The problem in Washington and in state capitals and town halls as well today is modern politicians have broken away from the dialectic and have turned two-party system politics into a team sport; shouting their ideas unwavering and whichever side scores the most points wins. This was another one of George Washington’s warning on political parties. But creating a Congress that agrees on everything is not the answer. The status quo shuts down American democracy, but total agreement will destroy it. Both parties need to show up to the halls of Congress with their own ideas. They just need to stop playing gladiator and start playing legislature! Go into the game untied with compassion and free-thinking and at the end of the day, be united with, by, and for the truth.
In 1775, right before the American Revolution began, a man named John Otis, who many historians claim to be the real founder of the revolution, attended a meeting with a group of people including Sam Adams, who was the ultimate rabble rouser in his day. The meeting was held in a private home in the outskirts of Boston, in an attack which required climbing a ladder to enter. They knew little of Alzheimer’s disease in 1775, by Otis was probably in the early stages. Nonetheless, he made it up the ladder and dutifully attended the meeting. He asked the committee the fundamental question that need be asked before any act of war, What are we fighting for? Otis and Sam Adams seldom saw eye to eye and Adams responded to rid ourselves of these infernal redcoats! It was the wisdom of John Otis that prevailed that night when he explained that if it were not for the British Empire, [we] would not be here in the first place, referring to the Jamestown settlement. A good parallel to President George H.W. Bush in 1990 telling his fellow Americans as well as Iraq that the Iraqi people are not our enemy, only that brutal dictator in Baghdad (i.e., Saddam Hussein). Adams then replied with taxation without representation! Yes, said Mr. Otis but it goes even deeper than that. We are fighting for our inalienable rights! In 1775, a year before the Declaration of Independence, forming an new nation was not the objective—we were willing to settle with George III once he began recognizing the rights of the colonists. King George unwilling to cooperate, we declared our independence on July 4, 1776 and won the war five years later.

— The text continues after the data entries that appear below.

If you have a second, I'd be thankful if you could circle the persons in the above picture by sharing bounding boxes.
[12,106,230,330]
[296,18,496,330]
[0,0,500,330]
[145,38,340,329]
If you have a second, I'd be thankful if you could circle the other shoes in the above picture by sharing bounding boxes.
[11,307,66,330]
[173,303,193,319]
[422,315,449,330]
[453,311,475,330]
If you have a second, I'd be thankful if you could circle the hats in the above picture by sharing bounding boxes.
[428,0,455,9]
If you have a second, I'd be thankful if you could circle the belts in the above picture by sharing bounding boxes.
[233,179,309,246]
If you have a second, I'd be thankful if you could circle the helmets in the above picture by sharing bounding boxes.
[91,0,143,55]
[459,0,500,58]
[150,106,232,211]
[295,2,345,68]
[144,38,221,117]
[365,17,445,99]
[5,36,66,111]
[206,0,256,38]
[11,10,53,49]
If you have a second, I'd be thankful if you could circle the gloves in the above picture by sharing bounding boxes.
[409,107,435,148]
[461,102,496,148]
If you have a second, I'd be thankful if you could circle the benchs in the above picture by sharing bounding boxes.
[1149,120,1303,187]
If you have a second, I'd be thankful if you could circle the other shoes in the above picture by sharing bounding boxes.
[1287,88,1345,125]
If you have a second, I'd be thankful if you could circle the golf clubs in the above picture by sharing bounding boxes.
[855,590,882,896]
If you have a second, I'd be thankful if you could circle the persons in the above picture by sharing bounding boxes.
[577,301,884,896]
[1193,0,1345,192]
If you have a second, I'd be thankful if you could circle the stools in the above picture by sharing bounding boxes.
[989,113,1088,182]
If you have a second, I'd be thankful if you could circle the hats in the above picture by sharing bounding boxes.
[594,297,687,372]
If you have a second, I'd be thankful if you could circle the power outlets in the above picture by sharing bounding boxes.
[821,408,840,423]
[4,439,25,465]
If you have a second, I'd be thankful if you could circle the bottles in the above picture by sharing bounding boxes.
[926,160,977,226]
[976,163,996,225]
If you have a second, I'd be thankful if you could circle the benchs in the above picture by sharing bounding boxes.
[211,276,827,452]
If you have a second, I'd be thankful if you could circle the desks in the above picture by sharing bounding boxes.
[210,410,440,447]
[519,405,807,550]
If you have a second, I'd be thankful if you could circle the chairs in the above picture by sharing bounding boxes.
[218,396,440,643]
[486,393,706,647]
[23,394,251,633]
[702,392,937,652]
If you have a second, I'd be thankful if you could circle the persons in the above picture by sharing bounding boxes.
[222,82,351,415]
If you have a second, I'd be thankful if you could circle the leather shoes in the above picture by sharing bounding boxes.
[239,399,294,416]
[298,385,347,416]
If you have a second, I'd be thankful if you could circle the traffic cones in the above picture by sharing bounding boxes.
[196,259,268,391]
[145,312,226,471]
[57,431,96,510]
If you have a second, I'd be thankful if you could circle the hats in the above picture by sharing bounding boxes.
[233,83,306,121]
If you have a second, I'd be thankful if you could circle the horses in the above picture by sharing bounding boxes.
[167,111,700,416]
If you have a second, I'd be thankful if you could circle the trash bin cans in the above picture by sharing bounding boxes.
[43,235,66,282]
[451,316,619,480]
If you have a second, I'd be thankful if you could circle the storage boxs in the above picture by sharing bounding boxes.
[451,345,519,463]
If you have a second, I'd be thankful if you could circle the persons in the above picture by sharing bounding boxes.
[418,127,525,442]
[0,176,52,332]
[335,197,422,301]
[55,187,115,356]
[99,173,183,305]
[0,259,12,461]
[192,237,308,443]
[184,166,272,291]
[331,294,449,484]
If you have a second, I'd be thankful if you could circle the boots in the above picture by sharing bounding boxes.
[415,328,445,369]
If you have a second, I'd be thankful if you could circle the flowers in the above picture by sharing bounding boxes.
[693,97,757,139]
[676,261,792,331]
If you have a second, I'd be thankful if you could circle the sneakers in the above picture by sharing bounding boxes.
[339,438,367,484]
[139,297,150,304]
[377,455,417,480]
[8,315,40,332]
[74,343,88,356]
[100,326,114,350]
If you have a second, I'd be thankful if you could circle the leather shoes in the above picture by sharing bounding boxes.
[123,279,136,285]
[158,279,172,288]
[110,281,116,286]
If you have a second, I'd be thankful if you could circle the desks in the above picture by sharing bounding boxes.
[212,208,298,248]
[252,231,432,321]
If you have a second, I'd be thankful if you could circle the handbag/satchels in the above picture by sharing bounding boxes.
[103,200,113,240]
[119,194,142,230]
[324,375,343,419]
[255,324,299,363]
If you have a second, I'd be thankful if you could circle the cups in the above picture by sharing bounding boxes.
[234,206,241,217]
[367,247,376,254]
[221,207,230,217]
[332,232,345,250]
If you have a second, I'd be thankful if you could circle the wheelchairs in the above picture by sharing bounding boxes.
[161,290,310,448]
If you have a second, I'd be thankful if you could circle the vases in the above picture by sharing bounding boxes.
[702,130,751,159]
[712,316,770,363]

As I frequently make reference to the wisdom of our Founding Fathers but not to emulate them to a tee, we learn from John Otis that those in power need to drop their swords and shake hands and strive to be unified, but to delay gratification and go to work using the dialectic until we are unified around the truth, and not some false profit or some Satanic being like Adolph Hitler.
UNITED and UNTIED vary with the order of the third and fourth letter. The greatest challenge of living in America and preserving freedom and democracy is we have to be both of these things; otherwise we make ourselves obsolete and end up just marking time until doomsday.